Teams could target rights to Suter, Parise 

June, 1, 2012
06/01/12
11:51
AM ET

TORONTO -- Last June, the Columbus Blue Jackets were very interested in adding a puck-moving defenseman, a clear hole in their roster. GM Scott Howson targeted Montreal's James Wisniewski as the solution but realized Wisniewski might not feel the same way about the Blue Jackets.

Two days before the start of free agency, Howson sent a seventh-round pick to the Canadiens for the rights to negotiate with Wisniewski. That pick would become a fifth-rounder if the defenseman signed.

"I don't think we would have got him without that," Howson said. "At 12 o'clock [on July 1] it would have started and Columbus would have been just another team."

Instead, Howson had a small window to make a fast impression. They were going to visit Wisniewski but instead, he came to Columbus. They worked out a deal before Wisniewski ever hit free agency.

"For us it was such an important need and the market was pretty thin, so we decided it was worth a fifth-round pick to try and talk to him. It was important for a team like ours, a city like ours, to get in front of James early and let him meet us," Howson said Friday morning from the draft combine in Toronto.

In this case it worked. In others it hasn't.

The Islanders sent a fourth-round pick to the Canucks for the right to talk to defenseman Christian Ehrhoff. When they couldn't sign him, they spun his rights to the Sabres, who got a deal done.

Two years ago, the Flyers sent Ryan Parent and a conditional draft pick to the Predators for the right to talk to Dan Hamhuis. When Hamhuis and the Flyers couldn't strike a deal, his rights were dealt to the Penguins for a third-round pick. He eventually signed with Vancouver.

It's an important tool used with increasing frequency for teams hoping to sign a free agent, mostly because the pool of high-end players who actually hit the market on July 1 continues to shrink. It also comes with no guarantees.

Still, this summer, it shouldn't prevent teams from trying to acquire the negotiating rights to potential free agents Zach Parise and Ryan Suter. If the Devils and Predators can't get a deal done with their star free agents as the draft closes in, they'd be smart to get something in return.

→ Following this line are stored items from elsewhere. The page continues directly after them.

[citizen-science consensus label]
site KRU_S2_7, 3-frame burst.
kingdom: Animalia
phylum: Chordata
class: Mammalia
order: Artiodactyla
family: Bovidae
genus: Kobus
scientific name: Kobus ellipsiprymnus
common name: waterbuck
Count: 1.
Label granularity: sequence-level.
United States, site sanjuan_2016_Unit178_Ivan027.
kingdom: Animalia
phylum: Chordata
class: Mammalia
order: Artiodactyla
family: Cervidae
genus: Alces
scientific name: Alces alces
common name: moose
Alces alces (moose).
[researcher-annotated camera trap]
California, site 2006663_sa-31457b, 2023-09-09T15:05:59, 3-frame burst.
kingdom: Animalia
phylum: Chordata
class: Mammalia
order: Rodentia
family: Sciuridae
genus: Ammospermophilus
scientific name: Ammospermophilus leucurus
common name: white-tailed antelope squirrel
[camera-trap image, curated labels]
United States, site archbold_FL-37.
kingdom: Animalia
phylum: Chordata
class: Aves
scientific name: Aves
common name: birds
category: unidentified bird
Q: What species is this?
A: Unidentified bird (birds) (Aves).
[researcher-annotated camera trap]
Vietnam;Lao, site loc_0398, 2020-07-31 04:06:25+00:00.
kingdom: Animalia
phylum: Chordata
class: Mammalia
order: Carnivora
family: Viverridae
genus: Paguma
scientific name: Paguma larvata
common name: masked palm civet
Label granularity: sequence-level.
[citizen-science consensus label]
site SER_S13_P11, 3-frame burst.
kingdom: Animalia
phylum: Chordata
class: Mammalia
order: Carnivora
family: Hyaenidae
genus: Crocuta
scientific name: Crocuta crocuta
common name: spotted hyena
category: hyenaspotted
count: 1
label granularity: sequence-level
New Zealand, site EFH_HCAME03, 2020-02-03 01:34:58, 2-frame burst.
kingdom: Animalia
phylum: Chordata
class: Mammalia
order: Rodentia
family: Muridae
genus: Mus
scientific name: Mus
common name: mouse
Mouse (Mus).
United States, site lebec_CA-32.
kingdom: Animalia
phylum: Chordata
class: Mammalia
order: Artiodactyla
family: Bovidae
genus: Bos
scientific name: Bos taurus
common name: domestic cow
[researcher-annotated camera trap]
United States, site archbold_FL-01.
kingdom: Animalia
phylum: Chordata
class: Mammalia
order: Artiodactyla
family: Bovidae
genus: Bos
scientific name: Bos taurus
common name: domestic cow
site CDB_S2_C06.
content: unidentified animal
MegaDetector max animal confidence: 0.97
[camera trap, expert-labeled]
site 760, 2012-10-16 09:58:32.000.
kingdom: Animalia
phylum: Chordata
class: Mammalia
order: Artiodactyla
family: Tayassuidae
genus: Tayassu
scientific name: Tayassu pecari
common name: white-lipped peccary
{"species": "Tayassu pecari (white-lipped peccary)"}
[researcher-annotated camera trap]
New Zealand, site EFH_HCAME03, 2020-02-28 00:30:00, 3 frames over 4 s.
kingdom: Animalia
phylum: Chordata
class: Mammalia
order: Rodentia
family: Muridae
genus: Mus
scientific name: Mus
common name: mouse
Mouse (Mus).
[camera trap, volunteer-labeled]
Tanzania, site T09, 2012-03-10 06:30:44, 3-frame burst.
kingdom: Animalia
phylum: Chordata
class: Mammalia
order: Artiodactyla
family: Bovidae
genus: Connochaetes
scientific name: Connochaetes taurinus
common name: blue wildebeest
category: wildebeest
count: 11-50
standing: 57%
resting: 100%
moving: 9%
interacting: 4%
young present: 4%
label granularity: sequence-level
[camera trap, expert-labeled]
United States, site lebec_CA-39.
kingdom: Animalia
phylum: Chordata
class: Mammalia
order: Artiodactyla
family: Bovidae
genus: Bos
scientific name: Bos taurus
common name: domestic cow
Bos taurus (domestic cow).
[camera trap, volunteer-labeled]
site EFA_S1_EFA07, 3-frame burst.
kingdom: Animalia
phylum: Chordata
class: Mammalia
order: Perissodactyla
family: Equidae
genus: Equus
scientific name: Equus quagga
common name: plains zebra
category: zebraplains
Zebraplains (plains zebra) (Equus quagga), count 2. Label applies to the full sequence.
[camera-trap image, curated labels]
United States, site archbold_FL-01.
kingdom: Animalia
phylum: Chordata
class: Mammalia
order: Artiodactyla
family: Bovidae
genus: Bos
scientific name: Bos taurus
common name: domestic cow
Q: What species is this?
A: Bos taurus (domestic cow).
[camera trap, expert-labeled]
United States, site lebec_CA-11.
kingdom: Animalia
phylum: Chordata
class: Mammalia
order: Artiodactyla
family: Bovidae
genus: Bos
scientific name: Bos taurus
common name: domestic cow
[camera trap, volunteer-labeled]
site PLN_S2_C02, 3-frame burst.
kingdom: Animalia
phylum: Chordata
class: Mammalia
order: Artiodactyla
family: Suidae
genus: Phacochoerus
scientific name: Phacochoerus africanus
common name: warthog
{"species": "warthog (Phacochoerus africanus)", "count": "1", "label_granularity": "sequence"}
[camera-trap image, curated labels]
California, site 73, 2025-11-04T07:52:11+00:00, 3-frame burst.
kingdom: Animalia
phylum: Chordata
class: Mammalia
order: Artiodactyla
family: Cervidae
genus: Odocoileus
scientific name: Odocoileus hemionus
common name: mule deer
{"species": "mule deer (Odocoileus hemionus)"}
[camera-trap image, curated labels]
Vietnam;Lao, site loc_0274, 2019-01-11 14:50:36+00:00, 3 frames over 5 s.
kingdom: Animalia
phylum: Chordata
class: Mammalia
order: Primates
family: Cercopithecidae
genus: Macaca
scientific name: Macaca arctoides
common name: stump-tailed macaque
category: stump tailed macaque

In the case of Nashville, a team that was aggressive in trading draft picks at the deadline to add Paul Gaustad, Hal Gill and Andrei Kostitsyn, it becomes a necessity. Strong drafting is the lifeblood of that organization, and those picks become extremely valuable. Suter could end up fetching a return higher than anything we've seen when it comes to dealing negotiating rights.